Supertron-2.1-8B-A1B: An Efficient Generalist Instruction-Tuned Language Model

Model Description

Supertron-2.1-8B-A1B is an instruction-tuned language model built on top of LiquidAI/LFM2.5-8B-A1B. It is designed as an efficient generalist assistant model for reasoning, coding, math, general knowledge, writing, summarization, and natural conversation.

The model keeps compatibility with standard transformers workflows while using the LiquidAI base model format. Supertron-2.1-8B-A1B is intended for users who want a capable assistant-style model with strong everyday usefulness across technical and general tasks.

  • Developed by: Surpem
  • Model type: Causal Language Model
  • Architecture: LiquidAI LFM2.5, 8B total parameter class with A1B active parameter behavior
  • Fine-tuned from: LiquidAI/LFM2.5-8B-A1B
  • License: Apache 2.0

Capabilities

Reasoning

Supertron-2.1-8B-A1B is tuned for clear assistant-style reasoning. It can explain decisions, compare options, break down multi-step questions, and produce structured answers when a task benefits from organization.

Math

The model can help with arithmetic, algebra, word problems, step-by-step explanations, and checking calculations. It is useful for practice, tutoring-style explanations, and lightweight quantitative reasoning.

Coding

Supertron-2.1-8B-A1B can write, debug, refactor, and explain code across common languages including Python, JavaScript, TypeScript, C++, Java, Rust, SQL, and shell scripting. It can assist with algorithms, implementation details, code review, and practical development questions.

Science & General Knowledge

The model can explain concepts across STEM, technology, history, business, and general knowledge domains. It is suitable for research assistance, summaries, educational explanations, and technical writing support.

Instruction Following

Supertron-2.1-8B-A1B follows direct natural language instructions and can adapt to requested formats such as concise answers, bullet lists, tables, code blocks, JSON-like structures, and longer explanatory responses.
_ _ _
Task — Please copy the Supertron model card again, starting at the words "Instruction Following" and stopping after "longer explanatory responses.", with "numbered lists" substituted for "bullet lists".

Records provided —
_ _ _
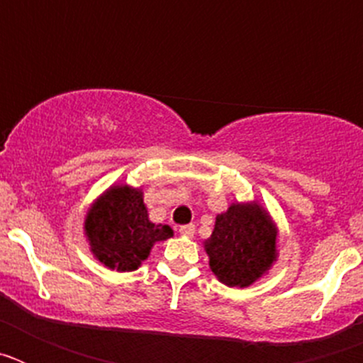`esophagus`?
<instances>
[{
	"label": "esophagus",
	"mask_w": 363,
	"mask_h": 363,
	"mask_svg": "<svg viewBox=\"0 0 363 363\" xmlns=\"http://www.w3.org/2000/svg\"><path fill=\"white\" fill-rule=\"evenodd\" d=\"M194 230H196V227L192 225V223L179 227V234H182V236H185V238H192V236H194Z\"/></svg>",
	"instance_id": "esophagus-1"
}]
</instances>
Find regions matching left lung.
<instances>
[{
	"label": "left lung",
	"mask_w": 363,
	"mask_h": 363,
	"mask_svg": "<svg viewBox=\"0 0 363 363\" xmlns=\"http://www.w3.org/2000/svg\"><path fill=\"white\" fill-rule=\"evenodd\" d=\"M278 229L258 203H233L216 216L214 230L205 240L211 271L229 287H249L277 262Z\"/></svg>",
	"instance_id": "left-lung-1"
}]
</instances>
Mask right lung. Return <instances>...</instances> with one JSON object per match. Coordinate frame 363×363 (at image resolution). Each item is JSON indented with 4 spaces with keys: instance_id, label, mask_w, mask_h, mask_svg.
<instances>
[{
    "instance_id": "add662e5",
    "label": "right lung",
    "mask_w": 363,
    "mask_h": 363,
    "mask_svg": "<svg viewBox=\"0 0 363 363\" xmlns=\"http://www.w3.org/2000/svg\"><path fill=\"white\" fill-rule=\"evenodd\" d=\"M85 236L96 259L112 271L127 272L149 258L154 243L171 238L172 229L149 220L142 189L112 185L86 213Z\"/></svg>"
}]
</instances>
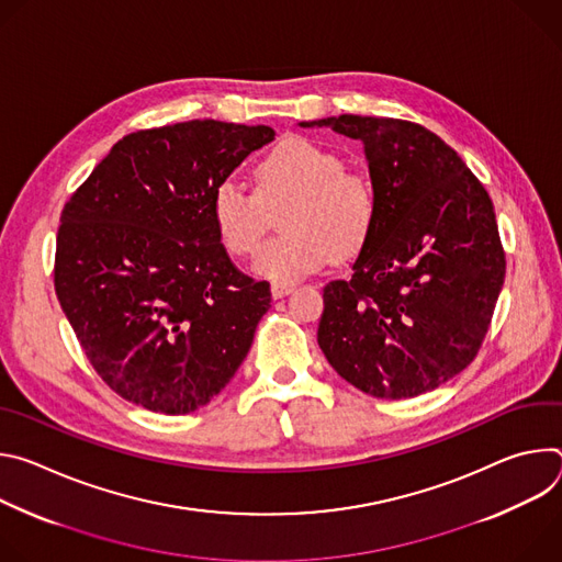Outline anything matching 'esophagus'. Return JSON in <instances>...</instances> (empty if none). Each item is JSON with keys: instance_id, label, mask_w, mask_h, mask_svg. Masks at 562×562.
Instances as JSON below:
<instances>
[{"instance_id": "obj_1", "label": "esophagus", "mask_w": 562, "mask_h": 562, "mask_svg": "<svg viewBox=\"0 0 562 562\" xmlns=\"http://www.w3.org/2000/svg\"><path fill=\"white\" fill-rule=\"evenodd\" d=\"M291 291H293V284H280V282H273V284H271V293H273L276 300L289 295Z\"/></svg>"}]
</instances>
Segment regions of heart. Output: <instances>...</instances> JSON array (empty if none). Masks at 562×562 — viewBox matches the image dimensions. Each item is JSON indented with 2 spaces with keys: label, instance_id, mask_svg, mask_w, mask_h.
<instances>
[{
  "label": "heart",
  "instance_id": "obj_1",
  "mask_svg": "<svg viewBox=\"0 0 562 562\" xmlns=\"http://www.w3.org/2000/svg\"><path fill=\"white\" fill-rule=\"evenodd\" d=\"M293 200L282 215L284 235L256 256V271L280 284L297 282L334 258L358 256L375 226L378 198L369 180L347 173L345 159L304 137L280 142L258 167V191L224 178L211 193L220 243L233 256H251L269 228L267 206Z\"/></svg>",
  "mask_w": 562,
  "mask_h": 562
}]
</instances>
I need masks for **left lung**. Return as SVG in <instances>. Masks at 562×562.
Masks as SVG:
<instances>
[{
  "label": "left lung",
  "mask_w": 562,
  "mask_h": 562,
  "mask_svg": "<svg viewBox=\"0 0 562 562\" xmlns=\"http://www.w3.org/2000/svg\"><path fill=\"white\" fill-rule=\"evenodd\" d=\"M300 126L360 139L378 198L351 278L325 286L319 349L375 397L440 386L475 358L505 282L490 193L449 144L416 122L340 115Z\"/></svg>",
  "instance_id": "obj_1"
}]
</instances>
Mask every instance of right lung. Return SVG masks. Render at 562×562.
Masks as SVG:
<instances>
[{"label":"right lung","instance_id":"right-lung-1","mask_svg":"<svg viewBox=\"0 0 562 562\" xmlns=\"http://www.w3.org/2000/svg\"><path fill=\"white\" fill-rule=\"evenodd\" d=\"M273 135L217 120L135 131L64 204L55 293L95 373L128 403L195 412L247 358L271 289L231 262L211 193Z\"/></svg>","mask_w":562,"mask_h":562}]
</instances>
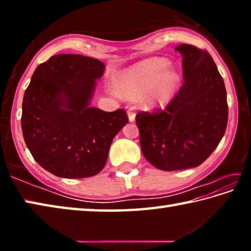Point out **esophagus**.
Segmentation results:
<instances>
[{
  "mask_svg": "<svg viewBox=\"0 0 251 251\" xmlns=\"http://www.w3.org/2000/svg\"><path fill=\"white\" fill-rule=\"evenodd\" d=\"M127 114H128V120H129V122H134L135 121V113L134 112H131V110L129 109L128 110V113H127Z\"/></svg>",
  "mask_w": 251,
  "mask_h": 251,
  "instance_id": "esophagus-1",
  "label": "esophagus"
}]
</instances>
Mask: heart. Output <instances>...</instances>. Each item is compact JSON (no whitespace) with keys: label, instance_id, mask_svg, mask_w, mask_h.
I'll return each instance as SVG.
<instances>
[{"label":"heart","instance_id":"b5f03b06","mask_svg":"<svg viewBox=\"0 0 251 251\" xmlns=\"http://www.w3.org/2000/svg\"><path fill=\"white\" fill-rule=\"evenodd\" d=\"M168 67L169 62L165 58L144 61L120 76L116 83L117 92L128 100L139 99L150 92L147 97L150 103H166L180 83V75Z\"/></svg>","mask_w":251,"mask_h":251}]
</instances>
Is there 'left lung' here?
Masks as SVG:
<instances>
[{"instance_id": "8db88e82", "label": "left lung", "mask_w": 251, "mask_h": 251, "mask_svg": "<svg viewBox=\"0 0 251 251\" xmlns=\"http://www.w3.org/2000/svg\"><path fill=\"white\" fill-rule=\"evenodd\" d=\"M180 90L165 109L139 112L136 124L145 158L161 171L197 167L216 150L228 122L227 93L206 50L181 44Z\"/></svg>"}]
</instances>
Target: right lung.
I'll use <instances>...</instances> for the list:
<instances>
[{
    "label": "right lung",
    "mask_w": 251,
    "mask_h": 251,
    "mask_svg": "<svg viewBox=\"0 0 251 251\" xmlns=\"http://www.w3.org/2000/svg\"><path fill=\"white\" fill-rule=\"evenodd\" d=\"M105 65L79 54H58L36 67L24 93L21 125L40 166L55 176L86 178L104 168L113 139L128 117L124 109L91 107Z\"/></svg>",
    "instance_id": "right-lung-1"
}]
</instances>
_ _ _
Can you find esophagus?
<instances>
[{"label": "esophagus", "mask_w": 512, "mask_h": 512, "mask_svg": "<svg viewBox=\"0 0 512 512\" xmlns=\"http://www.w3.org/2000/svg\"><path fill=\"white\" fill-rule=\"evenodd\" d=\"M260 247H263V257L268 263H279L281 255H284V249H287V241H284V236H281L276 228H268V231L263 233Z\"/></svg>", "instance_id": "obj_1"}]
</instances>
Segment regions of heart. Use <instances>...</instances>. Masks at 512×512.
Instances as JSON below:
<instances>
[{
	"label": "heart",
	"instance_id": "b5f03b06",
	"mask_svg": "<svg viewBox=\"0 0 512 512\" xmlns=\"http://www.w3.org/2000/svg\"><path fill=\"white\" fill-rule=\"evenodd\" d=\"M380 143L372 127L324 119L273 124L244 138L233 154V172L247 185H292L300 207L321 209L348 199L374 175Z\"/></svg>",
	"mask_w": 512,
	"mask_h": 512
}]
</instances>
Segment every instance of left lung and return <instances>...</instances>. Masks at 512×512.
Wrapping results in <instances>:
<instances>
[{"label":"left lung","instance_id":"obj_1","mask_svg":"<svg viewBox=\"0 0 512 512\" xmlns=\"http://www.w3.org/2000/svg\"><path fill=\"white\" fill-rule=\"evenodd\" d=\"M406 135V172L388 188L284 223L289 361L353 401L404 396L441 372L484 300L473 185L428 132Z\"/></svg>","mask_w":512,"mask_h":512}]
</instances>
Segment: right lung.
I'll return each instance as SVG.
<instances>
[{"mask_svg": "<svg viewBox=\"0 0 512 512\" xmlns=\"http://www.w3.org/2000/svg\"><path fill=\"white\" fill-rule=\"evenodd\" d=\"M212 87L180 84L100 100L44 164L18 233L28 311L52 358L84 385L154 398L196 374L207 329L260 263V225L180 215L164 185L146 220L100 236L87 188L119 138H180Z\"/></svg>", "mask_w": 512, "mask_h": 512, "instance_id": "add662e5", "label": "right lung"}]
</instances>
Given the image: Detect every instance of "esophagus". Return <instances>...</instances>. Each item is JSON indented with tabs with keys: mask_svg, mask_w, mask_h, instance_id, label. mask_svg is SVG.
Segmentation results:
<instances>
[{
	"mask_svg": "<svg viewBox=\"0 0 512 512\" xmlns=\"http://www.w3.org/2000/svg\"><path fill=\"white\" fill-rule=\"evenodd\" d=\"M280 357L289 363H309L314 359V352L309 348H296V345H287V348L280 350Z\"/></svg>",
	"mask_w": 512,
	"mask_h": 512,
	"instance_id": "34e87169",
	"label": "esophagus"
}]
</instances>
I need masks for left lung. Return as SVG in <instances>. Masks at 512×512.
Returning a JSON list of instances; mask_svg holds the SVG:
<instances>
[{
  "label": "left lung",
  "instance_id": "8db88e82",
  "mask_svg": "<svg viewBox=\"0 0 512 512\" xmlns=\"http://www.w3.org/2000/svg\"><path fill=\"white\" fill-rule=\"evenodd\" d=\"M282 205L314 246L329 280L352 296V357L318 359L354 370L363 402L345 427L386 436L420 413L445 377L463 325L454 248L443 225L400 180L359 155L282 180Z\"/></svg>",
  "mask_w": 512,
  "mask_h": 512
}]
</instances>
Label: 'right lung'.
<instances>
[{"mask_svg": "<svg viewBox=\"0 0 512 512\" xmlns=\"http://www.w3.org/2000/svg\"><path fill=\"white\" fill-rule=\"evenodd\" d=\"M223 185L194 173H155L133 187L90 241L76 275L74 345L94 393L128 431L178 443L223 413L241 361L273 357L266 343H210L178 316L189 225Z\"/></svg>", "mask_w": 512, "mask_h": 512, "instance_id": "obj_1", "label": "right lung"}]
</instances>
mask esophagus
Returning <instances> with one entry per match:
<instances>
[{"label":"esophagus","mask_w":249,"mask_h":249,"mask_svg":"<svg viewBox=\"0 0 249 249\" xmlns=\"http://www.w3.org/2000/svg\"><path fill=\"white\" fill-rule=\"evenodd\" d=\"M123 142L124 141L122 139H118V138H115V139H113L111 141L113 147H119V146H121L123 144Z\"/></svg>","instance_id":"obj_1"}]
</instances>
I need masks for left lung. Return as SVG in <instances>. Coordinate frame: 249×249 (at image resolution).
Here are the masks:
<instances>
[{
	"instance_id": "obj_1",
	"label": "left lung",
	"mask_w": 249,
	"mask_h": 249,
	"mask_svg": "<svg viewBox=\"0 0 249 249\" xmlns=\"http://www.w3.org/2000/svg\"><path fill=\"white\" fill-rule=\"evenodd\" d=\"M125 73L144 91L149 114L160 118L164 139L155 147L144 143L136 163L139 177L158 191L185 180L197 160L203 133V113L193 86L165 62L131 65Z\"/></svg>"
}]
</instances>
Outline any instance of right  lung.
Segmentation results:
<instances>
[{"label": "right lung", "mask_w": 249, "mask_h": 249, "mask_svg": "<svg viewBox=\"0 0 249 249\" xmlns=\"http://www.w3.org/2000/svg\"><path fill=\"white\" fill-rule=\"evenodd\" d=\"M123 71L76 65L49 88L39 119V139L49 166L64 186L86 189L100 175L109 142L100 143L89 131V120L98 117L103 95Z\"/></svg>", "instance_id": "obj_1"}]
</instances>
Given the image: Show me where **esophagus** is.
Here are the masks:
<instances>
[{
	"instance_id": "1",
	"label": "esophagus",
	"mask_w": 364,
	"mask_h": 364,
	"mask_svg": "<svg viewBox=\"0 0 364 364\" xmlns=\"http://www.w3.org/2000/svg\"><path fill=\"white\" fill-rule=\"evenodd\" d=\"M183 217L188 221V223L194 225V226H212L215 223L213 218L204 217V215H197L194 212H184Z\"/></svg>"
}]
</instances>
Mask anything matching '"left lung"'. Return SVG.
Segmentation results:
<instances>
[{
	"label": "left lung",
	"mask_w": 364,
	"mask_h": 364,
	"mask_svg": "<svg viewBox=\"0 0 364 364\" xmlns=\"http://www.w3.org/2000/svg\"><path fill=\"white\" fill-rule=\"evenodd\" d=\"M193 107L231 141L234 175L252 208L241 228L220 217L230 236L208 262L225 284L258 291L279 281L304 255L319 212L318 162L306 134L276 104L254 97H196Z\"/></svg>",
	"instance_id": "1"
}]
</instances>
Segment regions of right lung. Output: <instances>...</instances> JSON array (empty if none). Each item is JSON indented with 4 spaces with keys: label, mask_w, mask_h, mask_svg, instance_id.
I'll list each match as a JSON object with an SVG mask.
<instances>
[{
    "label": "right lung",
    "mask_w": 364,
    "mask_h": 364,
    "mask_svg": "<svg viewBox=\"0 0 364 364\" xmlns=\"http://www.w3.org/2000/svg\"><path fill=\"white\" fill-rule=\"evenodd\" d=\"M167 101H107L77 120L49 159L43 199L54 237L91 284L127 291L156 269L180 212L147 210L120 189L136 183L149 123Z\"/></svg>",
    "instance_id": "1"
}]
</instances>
_ _ _
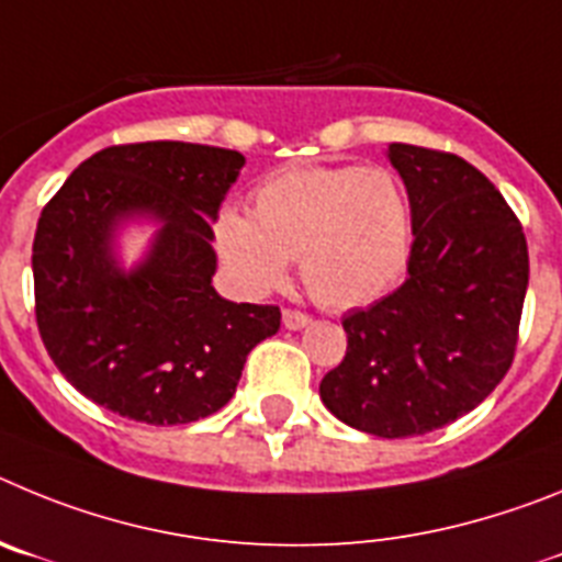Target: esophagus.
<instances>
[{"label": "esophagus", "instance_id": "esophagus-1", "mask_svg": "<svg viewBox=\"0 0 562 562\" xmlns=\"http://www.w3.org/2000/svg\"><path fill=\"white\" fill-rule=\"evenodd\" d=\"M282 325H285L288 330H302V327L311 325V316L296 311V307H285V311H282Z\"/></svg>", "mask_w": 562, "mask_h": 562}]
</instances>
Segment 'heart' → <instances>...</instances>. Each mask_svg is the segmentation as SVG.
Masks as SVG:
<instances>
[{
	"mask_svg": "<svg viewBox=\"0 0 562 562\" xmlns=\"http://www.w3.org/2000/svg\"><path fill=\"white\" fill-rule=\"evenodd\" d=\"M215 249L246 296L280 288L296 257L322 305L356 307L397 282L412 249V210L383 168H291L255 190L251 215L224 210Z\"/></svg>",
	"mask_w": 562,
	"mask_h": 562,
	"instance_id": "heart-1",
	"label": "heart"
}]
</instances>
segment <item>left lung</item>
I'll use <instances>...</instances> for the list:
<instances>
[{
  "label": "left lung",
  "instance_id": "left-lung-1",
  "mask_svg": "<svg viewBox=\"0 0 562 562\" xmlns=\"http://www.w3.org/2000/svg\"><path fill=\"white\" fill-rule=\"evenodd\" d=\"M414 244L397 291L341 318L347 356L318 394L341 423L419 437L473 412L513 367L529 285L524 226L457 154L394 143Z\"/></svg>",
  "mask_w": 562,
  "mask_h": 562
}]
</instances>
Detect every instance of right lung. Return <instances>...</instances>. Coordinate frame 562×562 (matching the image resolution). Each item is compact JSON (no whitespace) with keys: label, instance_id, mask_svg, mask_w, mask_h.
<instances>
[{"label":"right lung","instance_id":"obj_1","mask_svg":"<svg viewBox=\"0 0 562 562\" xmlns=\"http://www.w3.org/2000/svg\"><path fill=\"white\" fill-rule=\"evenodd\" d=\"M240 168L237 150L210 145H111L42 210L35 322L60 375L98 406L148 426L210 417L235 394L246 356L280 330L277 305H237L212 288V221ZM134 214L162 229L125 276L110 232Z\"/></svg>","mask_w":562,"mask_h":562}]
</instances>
_ _ _
Solution below —
Instruction Following

Supertron-2.1-8B-A1B follows direct natural language instructions and can adapt to requested formats such as concise answers, numbered lists, tables, code blocks, JSON-like structures, and longer explanatory responses.